The Catholic Church is facing a critical shortage of clergy after losing one in five of its diocesan priests in just five years.
There were 2,536 active diocesan priests attached to the country’s churches in 2009, but that has slumped to 2,050, a drop of 20% that leaves many of the 1,359 parishes struggling for personnel.
Reform group the Association of Catholic Priests has announced that its annual general meeting later this year will focus specifically on the crisis in vocations.
The association, which represents about 1,000 of the country’s more radical Catholic diocesan and religious order priests, believes not enough is being done at Vatican level to help boost clergy numbers and has called for a review of the marriage ban.
However, Fr Willie Purcell, the Church’s National Co-ordinator for Diocesan Vocations, said there were signs of improvement in the number of men prepared to commit to the priesthood.
“We had an open day at Maynooth last Saturday week and 25 men attended,” said Fr Purcell. “Last year at the same event, 20 attended so we’re up by five and five is good. Over the last two years, the numbers of inquiries generally have grown significantly.

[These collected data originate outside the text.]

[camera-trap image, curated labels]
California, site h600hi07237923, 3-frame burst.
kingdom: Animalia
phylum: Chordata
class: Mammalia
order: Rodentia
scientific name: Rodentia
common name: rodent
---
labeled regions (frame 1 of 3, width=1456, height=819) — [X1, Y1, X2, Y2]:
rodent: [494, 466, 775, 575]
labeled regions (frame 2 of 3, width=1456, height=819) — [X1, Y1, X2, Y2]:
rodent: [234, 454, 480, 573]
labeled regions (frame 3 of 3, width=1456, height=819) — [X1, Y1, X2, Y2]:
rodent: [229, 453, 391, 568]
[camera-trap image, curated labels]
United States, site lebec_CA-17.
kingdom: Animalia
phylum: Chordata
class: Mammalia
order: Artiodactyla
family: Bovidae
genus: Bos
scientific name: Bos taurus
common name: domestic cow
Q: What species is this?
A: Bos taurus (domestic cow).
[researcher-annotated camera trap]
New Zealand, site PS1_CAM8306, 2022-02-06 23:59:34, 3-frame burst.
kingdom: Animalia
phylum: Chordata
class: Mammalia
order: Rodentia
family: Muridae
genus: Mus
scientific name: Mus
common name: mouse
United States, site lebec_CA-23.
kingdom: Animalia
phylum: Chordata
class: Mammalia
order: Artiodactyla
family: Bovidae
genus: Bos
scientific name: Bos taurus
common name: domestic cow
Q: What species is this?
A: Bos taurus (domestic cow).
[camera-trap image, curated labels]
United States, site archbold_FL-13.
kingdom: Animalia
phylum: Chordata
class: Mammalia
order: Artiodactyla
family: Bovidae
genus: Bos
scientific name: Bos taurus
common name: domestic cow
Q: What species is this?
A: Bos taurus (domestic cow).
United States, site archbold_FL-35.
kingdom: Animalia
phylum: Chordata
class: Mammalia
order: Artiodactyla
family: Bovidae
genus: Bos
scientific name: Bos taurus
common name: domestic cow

“The reality on the ground is that, at the moment, yes there is a lack of priests nationally, but the other reality is that the number of inquiries about going into the diocesan priesthood is increasing.”
Bishops yesterday marked World Day of Prayer for Vocations by calling on the Catholic faithful to promote vocations within their communities and parishes.
Bishop Denis Nulty said: “I am inviting parishes to reflect on when was the last time someone was ordained from their parish and asking all parishes to think about how they can actively promote vocations. I am also asking parents and friends to encourage, not discourage young people who need permission and reassurance to talk about priesthood.”
There are 4,345 priests in Ireland, according to the Irish Catholic Directory, but only 2,050 are active in diocesan work, while 696 are retired, sick, on study leave, or abroad.
The rest belong to religious orders. This group showed the smallest fall in the last five years, losing just 3% of personnel. During the same period, the number of religious brothers fell by 19% to 557 and the number of nuns by 13.5% to 6,820.
Fr Purcell said Church scandals had affected numbers but added those entering religious life now would do so at a time of renewal. “We have come through bad times, we have come through a time of purification, and now people are renewing their contract with the Church,” he said.